Elevate access for deployment

To manage resources across the tenant, you must temporarily elevate your access as a global admin. After deployment, we recommend that you remove this elevated access.

  1. Sign into the Azure portal as the global admin.

  2. Navigate to Microsoft Entra ID > Properties.

  3. Under Access management for Azure resources, toggle the setting to Yes.

    Screenshot showing the Tenant properties screen.

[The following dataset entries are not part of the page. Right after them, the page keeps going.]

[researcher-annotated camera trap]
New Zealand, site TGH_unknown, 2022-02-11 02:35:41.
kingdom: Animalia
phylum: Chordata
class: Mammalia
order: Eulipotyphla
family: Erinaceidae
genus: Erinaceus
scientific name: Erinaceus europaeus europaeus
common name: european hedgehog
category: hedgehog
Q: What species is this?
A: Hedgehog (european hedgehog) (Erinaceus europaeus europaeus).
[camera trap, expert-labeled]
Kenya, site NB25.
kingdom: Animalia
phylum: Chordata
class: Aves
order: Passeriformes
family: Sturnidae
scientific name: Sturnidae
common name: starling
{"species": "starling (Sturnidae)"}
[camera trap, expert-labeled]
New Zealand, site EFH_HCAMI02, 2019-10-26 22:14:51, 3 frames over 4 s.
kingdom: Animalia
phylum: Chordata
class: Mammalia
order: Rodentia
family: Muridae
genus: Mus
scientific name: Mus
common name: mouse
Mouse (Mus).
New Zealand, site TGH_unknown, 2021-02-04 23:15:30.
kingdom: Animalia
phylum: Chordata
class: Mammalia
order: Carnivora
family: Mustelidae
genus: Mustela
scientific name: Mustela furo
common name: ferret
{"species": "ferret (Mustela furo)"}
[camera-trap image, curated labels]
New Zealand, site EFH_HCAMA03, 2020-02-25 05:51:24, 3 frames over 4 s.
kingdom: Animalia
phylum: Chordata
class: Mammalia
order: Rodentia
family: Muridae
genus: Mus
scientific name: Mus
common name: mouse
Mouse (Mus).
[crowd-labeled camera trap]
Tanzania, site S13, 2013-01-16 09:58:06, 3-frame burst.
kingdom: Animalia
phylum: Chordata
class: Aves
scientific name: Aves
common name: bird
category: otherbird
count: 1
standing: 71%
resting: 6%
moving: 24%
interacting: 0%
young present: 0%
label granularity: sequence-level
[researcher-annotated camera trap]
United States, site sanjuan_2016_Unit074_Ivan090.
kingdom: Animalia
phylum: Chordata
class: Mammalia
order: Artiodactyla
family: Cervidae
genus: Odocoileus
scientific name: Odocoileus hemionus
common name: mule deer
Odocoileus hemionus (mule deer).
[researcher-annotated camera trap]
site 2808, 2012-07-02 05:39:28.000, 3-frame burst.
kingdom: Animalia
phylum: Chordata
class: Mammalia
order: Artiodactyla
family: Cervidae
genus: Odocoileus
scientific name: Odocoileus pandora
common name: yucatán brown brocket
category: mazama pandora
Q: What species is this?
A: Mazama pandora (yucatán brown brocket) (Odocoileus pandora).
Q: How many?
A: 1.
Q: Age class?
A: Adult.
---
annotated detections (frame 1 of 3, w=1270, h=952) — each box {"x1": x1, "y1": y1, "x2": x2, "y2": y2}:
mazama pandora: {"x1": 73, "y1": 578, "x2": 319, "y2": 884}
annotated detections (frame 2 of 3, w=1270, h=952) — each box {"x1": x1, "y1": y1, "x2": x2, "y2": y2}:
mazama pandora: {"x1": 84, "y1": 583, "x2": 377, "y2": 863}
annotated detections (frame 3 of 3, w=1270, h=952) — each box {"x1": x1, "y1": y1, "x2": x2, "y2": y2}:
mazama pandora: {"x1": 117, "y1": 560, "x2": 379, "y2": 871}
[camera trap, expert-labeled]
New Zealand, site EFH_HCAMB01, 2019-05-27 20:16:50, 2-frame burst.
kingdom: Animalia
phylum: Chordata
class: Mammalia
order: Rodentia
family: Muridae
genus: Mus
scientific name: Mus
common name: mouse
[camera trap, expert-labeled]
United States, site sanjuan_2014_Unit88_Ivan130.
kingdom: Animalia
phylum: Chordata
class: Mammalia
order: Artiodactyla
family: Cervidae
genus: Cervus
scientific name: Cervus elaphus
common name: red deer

Grant explicit access at tenant root scope

You can use either Azure CLI or PowerShell to assign the necessary permissions to the user performing the deployment.

Note

You don't have to be a global admin to deploy Azure landing zones. This role assignment can be made to a different user or group. Using Bash (Azure CLI):

# Sign into AZ CLI, this will redirect you to a web browser for authentication if required 
az login 
 
# Assign Owner role to Tenant root scope ("/") as Owner (fetches object Id of the current user) 
az role assignment create --scope '/' --role 'Owner' --assignee-object-id $(az ad signed-in-user show --query "objectId" --output tsv) 

Using PowerShell:

# Sign in to Azure from PowerShell, this will redirect you to a web browser for authentication if required 
Connect-AzAccount 
 
# Get object Id of the current user for the role assignment 
$user = Get-AzADUser -UserPrincipalName (Get-AzContext).Account 
 
# Assign Owner role to Tenant root scope ("/") as a User Access Administrator 
New-AzRoleAssignment -Scope '/' -RoleDefinitionName 'Owner' -ObjectId $user.Id 

Note

It can take up to 15 minutes for permissions to propagate at the tenant root scope. Log out and log back in to refresh the token before proceeding with the deployment.

Deployment steps

Follow these steps to deploy:

  1. In Microsoft Cloud Solution Center on the Azure Landing Zone for Nonprofits tile, select Go to setup.

  2. On the Deployment location tab, select the Azure region where you want to deploy the resources. Choose the region that aligns with compliance requirements and the geographic location of your users. Select Next.

  3. On the Management Group and Subscription Organization tab, you organize subscriptions and management groups for the platform. In the Management Group prefix field, provide a unique prefix for the management group structure (maximum 10 characters). For example, NPO. Select Next.

  4. On the Management and Connectivity tab, configure core platform services such as identity, management, and connectivity.

    1. Under Management subscription in the Subscription dropdown, select a subscription for core management resources.

    2. Under Azure Monitor, select Yes for Deploy Log Analytics workspace and enable monitoring for your platform and resources. Select the number of days you want for Log Analytics Data Retention (days).

    3. Configure the hub and spoke networking topology.

      Example hub network configuration:

      • Virtual Network Name: ntwrk01
      • Virtual Network Address Prefix: 10.0.0.0/16
      • Subnet Name: subnet01
      • Subnet Address Prefix: 10.0.1.0/24
      • VPN Gateway Subnet: 10.0.2.0/27
      • Recovery Services Vault Name: keyVault01
      • Key Vault Name: keyVault02
    4. Select Next.

  5. On the Management and Connectivity tab, configure spoke networks, backup and recovery, and workload landing zones.

    1. Under Landing Zone subscription in the Subscription dropdown, select a subscription.

    2. Complete the spoke network settings.

      • Spoke network: Provide the network name and address prefix for workload-specific spoke VNets.
      • Backup and recovery: Configure a Recovery Services vault for backup and disaster recovery.
      • Key Vault: Set up Azure Key Vault for secrets management.

      Example spoke network configuration:

      • Virtual network name: spokeVNet01
      • Virtual network address prefix: 10.1.0.0/16
      • Subnet name: subnet01
      • Subnet address prefix: 10.1.1.0/24
      • Key Vault Name: keyVault02
      • Recovery Services vault name: recoveryKeyVault01
  6. Select Review + Create, and then select Create.

Post-deployment tasks

Policy and governance: Review and refine the policies applied across management groups.

Monitoring: Ensure that log analytics and monitoring systems are properly configured for your environment.

Networking: Verify that the hub and spoke topology is correctly established and that VPN gateways are configured.